A narrativa que entrou em colapso foi aquela que sustentou o PT no poder por mais de 13 anos. Segundo essa narrativa, nunca antes na história no Brasil existiu preocupação do governo com os pobres e com a justiça social. Todos os brasileiros que não se alinhassem à defesa incondicional dos governos de Lula e Dilma odiavam pobres, desejavam a volta da escravidão e não queriam que o filho da empregada estudasse na mesma escola que seus filhos. Apesar de caricata, essa narrativa “colou”, sobretudo entre os jovens formados na escola com partido, e durante muito tempo pegou mal criticar os governos do PT, criando-se assim a ilusão de um consenso. Com os protestos de junho de 2013, com as revelações escabrosas da Operação Lava Jato e, por fim, com a rápida deterioração da economia, essa narrativa se desintegrou. Em pouco tempo ficou claro que, embora tenha de fato sido responsável por políticas meritórias de distribuição de renda e redução da miséria, o governo do PT não tinha sido capaz de oferecer serviços públicos decentes nem de gerir a economia de forma eficaz. E, principalmente, ficou claro que existia um projeto criminoso de perpetuação no poder, ancorado num gigantesco esquema de corrupção montado na Petrobras e em outros órgãos e empresas estatais.

Historicamente, dois momentos foram decisivos para a consolidação e radicalização da “guerra de narrativas”: o ano de 2013, com as Jornadas de Junho, e a Operação Lava Jato. O primeiro como movimento ideológico, o segundo revelando um gigantesco esquema de corrupção. Minha pergunta é: a prisão de Luiz Inácio Lula da Silva, dentro desse contexto de guerra de narrativas, significa o quê?

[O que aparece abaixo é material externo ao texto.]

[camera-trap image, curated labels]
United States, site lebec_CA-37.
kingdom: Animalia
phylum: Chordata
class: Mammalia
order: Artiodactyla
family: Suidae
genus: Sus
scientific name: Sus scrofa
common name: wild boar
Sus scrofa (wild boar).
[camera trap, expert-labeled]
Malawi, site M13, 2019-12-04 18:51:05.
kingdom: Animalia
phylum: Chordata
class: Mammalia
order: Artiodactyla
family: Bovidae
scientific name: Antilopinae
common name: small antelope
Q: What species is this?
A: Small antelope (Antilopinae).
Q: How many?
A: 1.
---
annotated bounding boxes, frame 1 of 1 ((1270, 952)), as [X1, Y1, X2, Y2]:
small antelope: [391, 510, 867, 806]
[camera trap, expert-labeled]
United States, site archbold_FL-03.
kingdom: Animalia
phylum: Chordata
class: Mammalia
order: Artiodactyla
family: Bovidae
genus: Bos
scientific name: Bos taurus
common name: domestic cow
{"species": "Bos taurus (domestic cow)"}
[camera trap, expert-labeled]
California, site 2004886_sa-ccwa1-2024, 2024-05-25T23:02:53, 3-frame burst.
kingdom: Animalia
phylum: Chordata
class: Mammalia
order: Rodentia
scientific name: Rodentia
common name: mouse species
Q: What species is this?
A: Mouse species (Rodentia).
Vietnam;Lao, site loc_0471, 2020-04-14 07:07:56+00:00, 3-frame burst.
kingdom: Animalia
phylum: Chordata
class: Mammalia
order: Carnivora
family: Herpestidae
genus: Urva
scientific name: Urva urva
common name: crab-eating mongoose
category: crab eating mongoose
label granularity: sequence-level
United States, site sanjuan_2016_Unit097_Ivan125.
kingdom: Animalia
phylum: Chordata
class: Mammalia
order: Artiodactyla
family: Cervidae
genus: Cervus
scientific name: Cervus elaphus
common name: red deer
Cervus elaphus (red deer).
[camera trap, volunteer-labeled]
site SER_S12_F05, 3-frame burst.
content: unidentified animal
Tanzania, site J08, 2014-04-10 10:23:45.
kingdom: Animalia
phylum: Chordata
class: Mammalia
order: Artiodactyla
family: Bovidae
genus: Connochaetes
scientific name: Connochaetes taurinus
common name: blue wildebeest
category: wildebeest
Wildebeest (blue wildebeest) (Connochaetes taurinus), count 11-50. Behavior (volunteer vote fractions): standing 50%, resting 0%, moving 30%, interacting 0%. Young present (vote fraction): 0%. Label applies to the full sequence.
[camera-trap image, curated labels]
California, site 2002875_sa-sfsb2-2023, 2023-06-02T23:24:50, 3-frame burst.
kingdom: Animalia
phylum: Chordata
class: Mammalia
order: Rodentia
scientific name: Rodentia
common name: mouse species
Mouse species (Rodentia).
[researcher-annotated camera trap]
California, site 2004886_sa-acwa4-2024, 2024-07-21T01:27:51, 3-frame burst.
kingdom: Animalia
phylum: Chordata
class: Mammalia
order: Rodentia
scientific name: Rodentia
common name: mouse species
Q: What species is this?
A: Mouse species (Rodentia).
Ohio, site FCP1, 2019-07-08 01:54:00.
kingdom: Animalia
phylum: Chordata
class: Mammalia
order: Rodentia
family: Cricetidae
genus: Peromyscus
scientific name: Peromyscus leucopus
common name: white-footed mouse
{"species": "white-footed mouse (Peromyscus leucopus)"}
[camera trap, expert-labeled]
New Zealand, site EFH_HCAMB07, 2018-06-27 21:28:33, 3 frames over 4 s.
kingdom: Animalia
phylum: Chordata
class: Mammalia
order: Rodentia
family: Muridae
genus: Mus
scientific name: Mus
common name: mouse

A prisão de Lula e outros políticos, como a prisão de Marcelo Odebrecht e outros megaempresários, significa que o país amadureceu e que as instituições estão mais fortes. O efeito pedagógico dessas prisões – que seriam inimagináveis 10 ou 15 anos atrás – é enorme. Diminui a sensação de impunidade no país. Quando mesmo pessoas ricas e poderosas vão presas, diminui a percepção do cidadão comum de que no Brasil o crime compensa. Mas, na guerra de narrativas, insiste-se na tese de que a prisão de Lula é política, e de que Lula é a alma mais honesta deste país.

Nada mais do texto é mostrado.